> Text extract:
A line segment of fixed length 2 units moves so that its ends are on the positive x-axis and on the part of the line$\mathrm{x}+\mathrm{y}=0$ which lies in the second quadrant. Then the locus of the midpoint of the line has the equations

As shown in the figure, line segment AB, of fixed length 2 units, slides such that one of its ends A is on x-axis and other ends A is x-axis and other end B is on line $\mathrm{x}+\mathrm{y}=0$

Let $\mathrm{P}\left(\mathrm{h},\mathrm{k}\right)$ be midpoint of AB.

Also, Let $\angle \mathrm{BAO}=\mathrm{\theta }.$

So, in triangle $\mathrm{AMB},\text{\hspace{0.17em}}\mathrm{BM}=2\mathrm{sin\theta }$ and $\mathrm{AM}=2\mathrm{cos\theta }.$

In triangle $\mathrm{BMO},\mathrm{MO}=\mathrm{MB}=2\mathrm{sin\theta }$

$\therefore A\equiv \left(2\cos \theta -2\sin \theta ,0\right)$ and $\mathrm{B}\equiv \left(-2\mathrm{sin\theta },2\mathrm{sin\theta }\right)$

Now, $\mathrm{P}\left(\mathrm{h},\mathrm{k}\right)$ is the midpoint of AB.

$\therefore 2\mathrm{h}=2\mathrm{cos\theta }-2\mathrm{sin\theta }+\left(-2\mathrm{sin\theta }\right)$ and $2\mathrm{k}=2\mathrm{sin\theta }$

$\Rightarrow \mathrm{h}=\mathrm{cos\theta }-2\mathrm{sin\theta }$ and $\mathrm{k}=\mathrm{sin\theta }$

Squaring and adding, we get 

${\left(\mathrm{h}+2\mathrm{k}\right)}^2+{\mathrm{k}}^2=1$ 

or ${\mathrm{x}}^2+5{\mathrm{y}}^2+4\mathrm{xy}-1=0$

This is the required locus.

(Records of questions about scenes)
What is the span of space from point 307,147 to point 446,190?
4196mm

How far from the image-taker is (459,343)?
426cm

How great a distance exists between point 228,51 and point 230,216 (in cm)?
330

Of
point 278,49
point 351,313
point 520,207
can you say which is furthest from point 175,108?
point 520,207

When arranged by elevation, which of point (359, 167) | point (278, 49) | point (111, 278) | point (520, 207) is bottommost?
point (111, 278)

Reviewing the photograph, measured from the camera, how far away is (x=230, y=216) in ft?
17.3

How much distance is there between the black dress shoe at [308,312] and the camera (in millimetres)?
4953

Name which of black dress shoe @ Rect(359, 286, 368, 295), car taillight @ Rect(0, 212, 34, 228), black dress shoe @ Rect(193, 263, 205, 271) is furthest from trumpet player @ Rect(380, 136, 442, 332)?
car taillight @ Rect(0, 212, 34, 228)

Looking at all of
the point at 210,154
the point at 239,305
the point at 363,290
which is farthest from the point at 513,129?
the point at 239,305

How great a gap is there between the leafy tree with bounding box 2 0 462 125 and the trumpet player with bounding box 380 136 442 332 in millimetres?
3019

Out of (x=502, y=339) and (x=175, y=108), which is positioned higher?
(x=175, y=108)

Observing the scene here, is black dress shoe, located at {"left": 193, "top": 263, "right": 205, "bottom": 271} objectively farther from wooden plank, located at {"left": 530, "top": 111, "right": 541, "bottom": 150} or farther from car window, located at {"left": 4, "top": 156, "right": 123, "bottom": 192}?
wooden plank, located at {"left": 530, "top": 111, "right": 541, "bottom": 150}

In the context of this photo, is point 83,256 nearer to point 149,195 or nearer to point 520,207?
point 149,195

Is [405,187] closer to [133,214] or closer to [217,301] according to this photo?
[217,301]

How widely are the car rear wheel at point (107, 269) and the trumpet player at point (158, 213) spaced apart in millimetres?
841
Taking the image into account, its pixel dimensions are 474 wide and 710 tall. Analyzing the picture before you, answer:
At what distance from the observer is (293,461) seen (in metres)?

> Problem:
Rewrite the passage of the locus solution above that begins at the words "As shown in" and stops after "the midpoint of AB.", substituting "middle point" for "midpoint".

> Answer to this task:
As shown in the figure, line segment AB, of fixed length 2 units, slides such that one of its ends A is on x-axis and other ends A is x-axis and other end B is on line $\mathrm{x}+\mathrm{y}=0$

Let $\mathrm{P}\left(\mathrm{h},\mathrm{k}\right)$ be middle point of AB.

Also, Let $\angle \mathrm{BAO}=\mathrm{\theta }.$

So, in triangle $\mathrm{AMB},\text{\hspace{0.17em}}\mathrm{BM}=2\mathrm{sin\theta }$ and $\mathrm{AM}=2\mathrm{cos\theta }.$

In triangle $\mathrm{BMO},\mathrm{MO}=\mathrm{MB}=2\mathrm{sin\theta }$

$\therefore A\equiv \left(2\cos \theta -2\sin \theta ,0\right)$ and $\mathrm{B}\equiv \left(-2\mathrm{sin\theta },2\mathrm{sin\theta }\right)$

Now, $\mathrm{P}\left(\mathrm{h},\mathrm{k}\right)$ is the middle point of AB.